Note that the default upsampling factor of 2 is equivalent to having collected a super-resolution movie. At this setting, we recommend performing Fourier cropping in subsequent motion correction jobs unless the data are expected to go past the physical Nyquist resolution of the camera.


Imported movies

Imported movies are the main expected output and can be used in other CryoSPARC jobs.

Failed movies

Failed movies are movies that failed the header check and are likely an incorrect size or corrupt. Most often files end up in this output because the gain references or other files were accidentally included in the Movies data path wildcard. If the header check is skipped, this output will be empty. It is not necessary to repeat the Import Movies job if you do not need or want to include the movies that failed the header check; you can simply carry on processing with the Imported movies only.

Common Problems

The Import Movies job will also output thumbnails of the movies with the gain reference applied. It is generally a good idea to check these thumbnails to determine whether flipping or rotation has been applied as expected.

Common Next Steps

Movies must be motion corrected before further processing, typically by CryoSPARC’s Patch Motion Correction job.

Electron-event representation (EER)

Modern direct electron detectors are capable of extraordinarily high frame rates (for example, the Falcon 4 detector has a hardware frame rate of 250 frames per second). However, recording an entire image frame at this frame rate would produce movies with impractically large file sizes. These movies would have frames with almost all pixels dark, almost entirely wasted space. Thus, in typical movie formats (like .tif or .mrc) a much slower frame rate is used and electron detection events are combined in each of these frames to produce fewer frames with more information per frame.

Instead of recording the entire frame as an image, the EER format records individual electron events by their position and time (Guo et al. 2020). In essence, this allows the movie to record at the full hardware frame rate while producing small movie files. Additionally, the position at which the electron struck the detector can be determined to sub-pixel accuracy, allowing for recording movies at greater than physical resolution, much like Super Resolution modes in other image formats.

Downstream processing still requires traditional images. Thus, the individual electron events are combined when EER files are decoded, into a number of fractions. These fractions contain all of the electron detection events for a given temporal segment of the movie, acting in much the same way as a frame. Higher settings for EER fractions result in potentially higher temporal resolution of sample motion, at the expense of substantially increased processing demands.

Given that EER format records electron events with sub-pixel accuracy, an upsampling factor can be used to decode the files into fractions that are more finely sampled than the physical detector.
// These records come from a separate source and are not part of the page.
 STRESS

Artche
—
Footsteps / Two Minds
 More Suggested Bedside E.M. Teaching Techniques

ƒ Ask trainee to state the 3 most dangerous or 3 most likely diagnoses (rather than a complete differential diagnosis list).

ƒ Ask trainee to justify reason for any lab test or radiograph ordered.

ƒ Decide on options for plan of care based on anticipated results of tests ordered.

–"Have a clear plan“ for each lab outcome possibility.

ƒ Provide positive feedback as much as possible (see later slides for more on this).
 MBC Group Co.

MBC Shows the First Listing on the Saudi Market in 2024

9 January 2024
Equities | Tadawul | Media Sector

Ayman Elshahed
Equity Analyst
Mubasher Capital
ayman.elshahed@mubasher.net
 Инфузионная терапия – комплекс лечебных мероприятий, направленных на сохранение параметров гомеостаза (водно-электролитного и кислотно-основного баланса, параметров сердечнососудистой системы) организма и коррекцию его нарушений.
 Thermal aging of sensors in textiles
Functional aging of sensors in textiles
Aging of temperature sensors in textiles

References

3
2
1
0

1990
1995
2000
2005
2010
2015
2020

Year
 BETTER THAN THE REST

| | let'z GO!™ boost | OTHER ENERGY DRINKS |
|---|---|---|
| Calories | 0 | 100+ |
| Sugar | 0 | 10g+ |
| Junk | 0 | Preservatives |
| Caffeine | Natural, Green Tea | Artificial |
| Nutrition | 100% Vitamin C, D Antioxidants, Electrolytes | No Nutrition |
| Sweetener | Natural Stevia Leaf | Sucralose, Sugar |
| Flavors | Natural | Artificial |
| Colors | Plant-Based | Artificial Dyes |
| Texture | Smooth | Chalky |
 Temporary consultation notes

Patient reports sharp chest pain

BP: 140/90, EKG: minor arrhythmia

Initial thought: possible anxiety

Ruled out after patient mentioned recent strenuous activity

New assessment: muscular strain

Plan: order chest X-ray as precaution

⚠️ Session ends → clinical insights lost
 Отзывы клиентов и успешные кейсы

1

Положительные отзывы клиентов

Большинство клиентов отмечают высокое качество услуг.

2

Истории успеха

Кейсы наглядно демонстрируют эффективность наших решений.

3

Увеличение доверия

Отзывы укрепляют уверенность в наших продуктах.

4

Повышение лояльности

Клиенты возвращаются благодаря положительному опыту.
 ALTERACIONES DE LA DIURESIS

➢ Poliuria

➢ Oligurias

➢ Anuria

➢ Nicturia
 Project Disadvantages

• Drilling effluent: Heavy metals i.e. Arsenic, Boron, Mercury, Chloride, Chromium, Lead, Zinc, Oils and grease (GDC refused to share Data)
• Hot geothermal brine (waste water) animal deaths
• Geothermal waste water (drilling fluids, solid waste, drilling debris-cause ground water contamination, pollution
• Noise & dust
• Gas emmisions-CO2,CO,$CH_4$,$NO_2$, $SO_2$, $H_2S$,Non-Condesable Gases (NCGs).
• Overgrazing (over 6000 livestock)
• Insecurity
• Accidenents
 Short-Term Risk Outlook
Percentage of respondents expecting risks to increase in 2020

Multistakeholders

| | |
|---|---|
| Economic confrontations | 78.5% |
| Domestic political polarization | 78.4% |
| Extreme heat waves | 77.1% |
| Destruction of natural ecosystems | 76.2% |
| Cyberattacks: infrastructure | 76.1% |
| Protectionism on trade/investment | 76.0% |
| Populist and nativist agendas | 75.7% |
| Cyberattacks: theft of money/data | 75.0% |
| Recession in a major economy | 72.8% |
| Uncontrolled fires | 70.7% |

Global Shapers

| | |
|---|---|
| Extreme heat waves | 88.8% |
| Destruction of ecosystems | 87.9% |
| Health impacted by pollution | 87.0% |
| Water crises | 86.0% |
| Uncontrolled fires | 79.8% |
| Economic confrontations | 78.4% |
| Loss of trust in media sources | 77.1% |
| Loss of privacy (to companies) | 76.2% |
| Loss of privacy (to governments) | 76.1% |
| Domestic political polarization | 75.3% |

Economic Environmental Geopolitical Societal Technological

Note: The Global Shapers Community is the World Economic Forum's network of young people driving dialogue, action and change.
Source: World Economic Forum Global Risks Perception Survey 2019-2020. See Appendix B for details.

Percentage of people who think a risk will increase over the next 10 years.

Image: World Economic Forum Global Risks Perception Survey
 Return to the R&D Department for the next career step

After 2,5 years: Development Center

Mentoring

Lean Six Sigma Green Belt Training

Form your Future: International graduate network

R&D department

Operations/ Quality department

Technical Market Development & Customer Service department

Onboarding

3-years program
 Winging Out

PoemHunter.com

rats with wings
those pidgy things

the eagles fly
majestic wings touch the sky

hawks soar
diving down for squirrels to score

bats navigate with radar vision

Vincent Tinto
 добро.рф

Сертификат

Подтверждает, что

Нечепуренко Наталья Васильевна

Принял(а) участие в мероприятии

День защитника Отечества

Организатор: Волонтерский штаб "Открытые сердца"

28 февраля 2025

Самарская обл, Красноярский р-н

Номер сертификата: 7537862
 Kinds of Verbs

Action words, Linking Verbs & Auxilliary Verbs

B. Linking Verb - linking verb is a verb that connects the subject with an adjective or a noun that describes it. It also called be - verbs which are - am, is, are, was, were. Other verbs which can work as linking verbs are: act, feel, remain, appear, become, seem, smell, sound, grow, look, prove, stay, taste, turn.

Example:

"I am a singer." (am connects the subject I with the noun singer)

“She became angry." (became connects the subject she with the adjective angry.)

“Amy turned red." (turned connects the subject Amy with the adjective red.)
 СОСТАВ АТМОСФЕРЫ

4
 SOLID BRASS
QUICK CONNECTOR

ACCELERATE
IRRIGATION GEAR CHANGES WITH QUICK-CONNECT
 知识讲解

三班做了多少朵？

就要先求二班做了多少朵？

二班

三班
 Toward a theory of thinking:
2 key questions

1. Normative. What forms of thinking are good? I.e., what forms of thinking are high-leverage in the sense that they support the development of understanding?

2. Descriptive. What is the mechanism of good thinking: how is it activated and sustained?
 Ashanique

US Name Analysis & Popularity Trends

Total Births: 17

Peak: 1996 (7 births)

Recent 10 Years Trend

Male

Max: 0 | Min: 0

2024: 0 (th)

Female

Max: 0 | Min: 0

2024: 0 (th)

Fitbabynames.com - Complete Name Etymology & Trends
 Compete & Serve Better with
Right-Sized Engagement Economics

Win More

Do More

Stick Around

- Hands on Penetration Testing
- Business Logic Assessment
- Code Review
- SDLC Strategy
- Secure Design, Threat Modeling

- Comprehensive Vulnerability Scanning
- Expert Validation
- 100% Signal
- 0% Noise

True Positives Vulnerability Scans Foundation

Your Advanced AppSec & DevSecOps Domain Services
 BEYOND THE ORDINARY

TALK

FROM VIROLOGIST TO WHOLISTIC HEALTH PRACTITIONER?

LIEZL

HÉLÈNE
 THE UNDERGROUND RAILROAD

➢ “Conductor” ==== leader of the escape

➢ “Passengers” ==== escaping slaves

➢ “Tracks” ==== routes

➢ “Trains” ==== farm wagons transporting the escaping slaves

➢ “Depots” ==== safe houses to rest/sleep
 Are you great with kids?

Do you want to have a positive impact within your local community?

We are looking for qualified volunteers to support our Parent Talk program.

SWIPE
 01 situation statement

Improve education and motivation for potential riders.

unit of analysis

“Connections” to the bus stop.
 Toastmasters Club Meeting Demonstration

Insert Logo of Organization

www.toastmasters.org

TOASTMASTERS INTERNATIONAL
Guo and colleagues report that the detector is able to capture information at two to three times the physical Nyquist resolution. If a low upsampling factor is used (e.g. 1), the high resolution signal can be aliased to lower frequencies and degrade image quality. They therefore recommend using a high upsampling factor, even as high as 4. If any upsampling is used, we recommend the movies are then Fourier cropped back to physical pixel size (or, for samples expected to achieve Nyquist, a final super-resolution sampling of 2x Nyquist) during motion correction.


  1. Guo, Hui, et al. "Electron-event representation data enable efficient cryoEM file storage with full preservation of spatial and temporal resolution." IUCrJ 7.5 (2020): 860-869.

  2. Kumar, K. et al. Structure of a Signaling Cannabinoid Receptor 1-G Protein Complex. Cell 176, 448-458.e12 (2019).